| 要旨トップ | 日本生態学会全国大会 ESJ55 講演要旨


一般講演(ポスター発表) P1-022

扇状地河川における植生と環境条件との関係

*白水由季(信州大・理),島野光司(信州大・理)

希少種であるカワラニガナやツメレンゲが生育し、比較的自然度が高い梓川(長野県松本市)の礫河原で、植生と環境要因との関連を明らかにし、希少種の保全や、在来植生にとって必要な環境について考察した。また、同じ扇状地でも砂が多く堆積する立地を持つ千曲川でも調査を行い、礫河川と砂河川で植生の違いも考察した。

梓川では春、夏、秋の3回、千曲川では夏から秋に1回、植物社会学的植生調査を行い、同時に川からの距離、比高、粒径を記録した。解析には、種ごとの被度の中央値を用いてDCAを行い、距離、比高、粒径に加えてラウンケアの生活型、帰化率との相関を調べた。
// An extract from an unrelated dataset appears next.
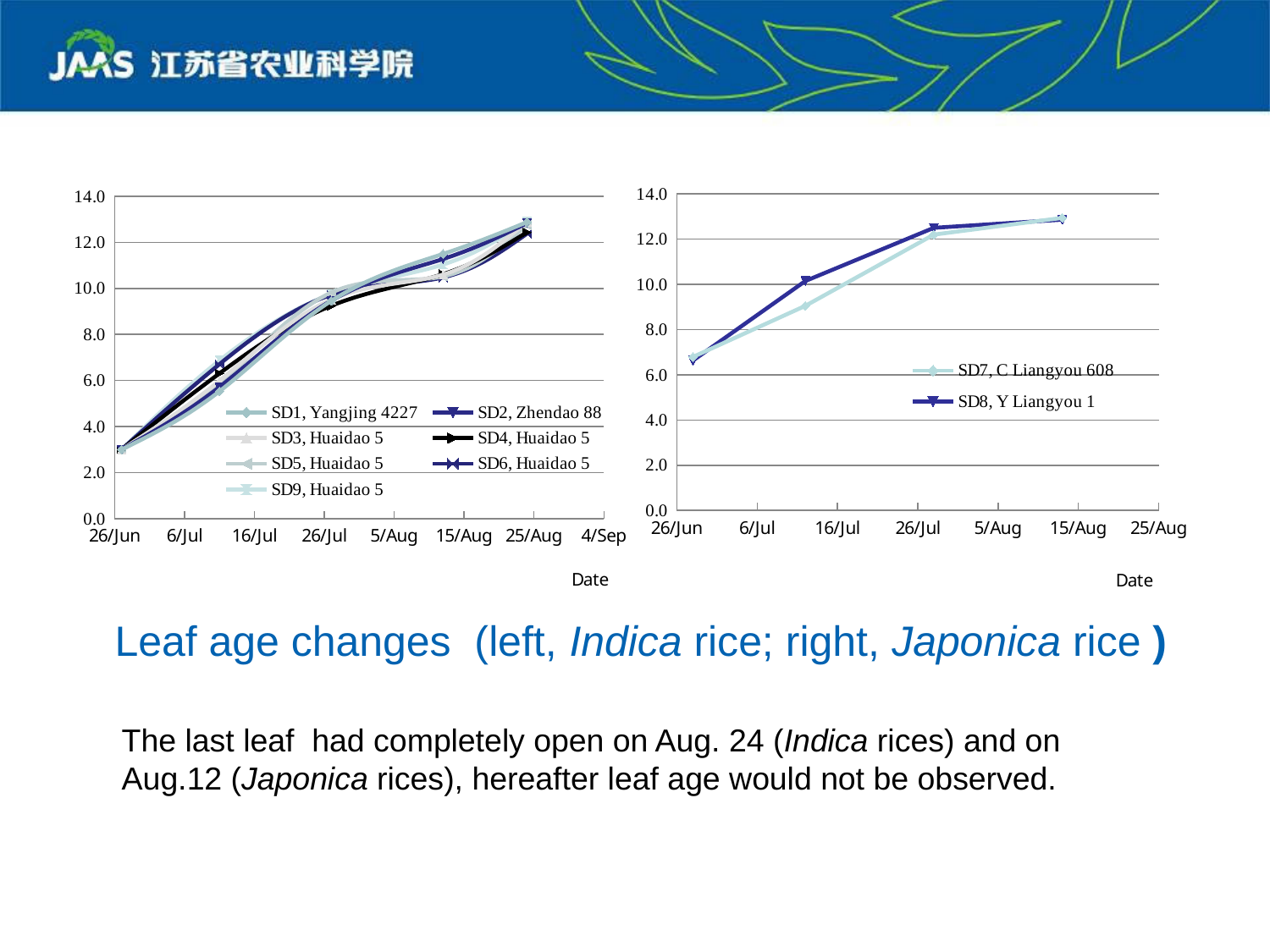
What is the x-axis label of the right chart (Japonica rice)? Date In the right chart (Japonica rice), do the leaf age values rise or fall from 26/Jun to 15/Aug? rise In the left chart (Indica rice), is the value for SD4, Huaidao 5 on 26/Jul greater or less than 10.0? less What kind of chart is the left chart (Indica rice)? line chart In the left chart (Indica rice), do the leaf age values rise or fall along the date axis? rise In the right chart (Japonica rice), is the value for SD7, C Liangyou 608 on 26/Jun greater or less than 6.0? greater How many series does the legend of the left chart (Indica rice) list? 7 How many data points does the SD8, Y Liangyou 1 series have in the right chart (Japonica rice)? 4 In the left chart (Indica rice), is the value for SD4, Huaidao 5 on 26/Jun greater or less than 4.0? less How many series does the legend of the right chart (Japonica rice) list? 2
梓川と千曲川を比べると、DCAでは千曲川の立地は1軸で大きな値を持ち、これは比高が低く、粒径が小さく、川から近く、1, 2生草本が多いことを意味していた。梓川の立地は、これと逆の傾向を示した。砂河川の千曲川では、クサヨシ、オギなど低湿地に出現する種や、カヤツリグサやスベリヒユなどの畑地の1年生草本が多く確認された。一方、礫河川の梓川では、テリハノイバラ、カワラハハコなど礫地に出現する種が確認された。

梓川だけで見ると、川に近い場所にはオオイヌタデなど1, 2年生草本が多く、遠ざかるに従い木本のニセアカシアや蔓性植物が多くなっていた。距離、比高、粒径が中程度の砂礫地には、カワラニガナなど河原特有の種が出現した。また、季節的に見ると、春はカナビキソウやスミレ、夏はカワラサイコやコマツナギ、秋はカワラナデシコやノコンギクが開花・目立っていた。

以上のように、河川には様々な立地(異なる川からの距離、比高、粒径、撹乱頻度など)が存在することで、多様な河川植生を維持していると考えられる。